**What is being asked**
Which lines in the items below contain the word "riding", with case counting? Select each such line and copy it out.

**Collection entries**

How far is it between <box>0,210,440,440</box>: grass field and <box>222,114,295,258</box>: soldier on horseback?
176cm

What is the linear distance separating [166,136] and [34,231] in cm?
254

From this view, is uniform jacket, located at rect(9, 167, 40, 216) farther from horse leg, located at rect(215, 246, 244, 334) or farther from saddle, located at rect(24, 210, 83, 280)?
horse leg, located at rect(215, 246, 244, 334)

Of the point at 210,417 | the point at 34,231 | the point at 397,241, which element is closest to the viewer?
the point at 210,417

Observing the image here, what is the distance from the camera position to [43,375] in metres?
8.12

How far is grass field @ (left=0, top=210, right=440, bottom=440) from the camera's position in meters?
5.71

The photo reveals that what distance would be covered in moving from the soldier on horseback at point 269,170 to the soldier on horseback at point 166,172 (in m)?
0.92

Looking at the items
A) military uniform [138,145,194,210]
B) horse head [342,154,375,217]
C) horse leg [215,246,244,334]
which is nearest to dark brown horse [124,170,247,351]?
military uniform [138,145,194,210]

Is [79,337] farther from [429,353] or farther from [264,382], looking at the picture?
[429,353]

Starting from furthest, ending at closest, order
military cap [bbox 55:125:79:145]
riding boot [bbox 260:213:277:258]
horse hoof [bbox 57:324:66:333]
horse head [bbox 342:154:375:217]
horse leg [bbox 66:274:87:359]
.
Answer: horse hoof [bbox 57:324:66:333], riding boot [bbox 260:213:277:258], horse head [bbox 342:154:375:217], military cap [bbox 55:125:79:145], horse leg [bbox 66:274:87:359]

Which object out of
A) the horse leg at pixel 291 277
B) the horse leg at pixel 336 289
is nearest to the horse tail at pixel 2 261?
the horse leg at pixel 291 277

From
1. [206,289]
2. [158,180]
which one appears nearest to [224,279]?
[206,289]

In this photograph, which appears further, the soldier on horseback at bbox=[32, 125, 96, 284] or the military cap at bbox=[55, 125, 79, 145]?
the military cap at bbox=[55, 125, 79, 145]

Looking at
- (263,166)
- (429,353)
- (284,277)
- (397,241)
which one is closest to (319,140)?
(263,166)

**Response to this task**
riding boot [bbox 260:213:277:258]
Answer: horse hoof [bbox 57:324:66:333], riding boot [bbox 260:213:277:258], horse head [bbox 342:154:375:217], military cap [bbox 55:125:79:145], horse leg [bbox 66:274:87:359]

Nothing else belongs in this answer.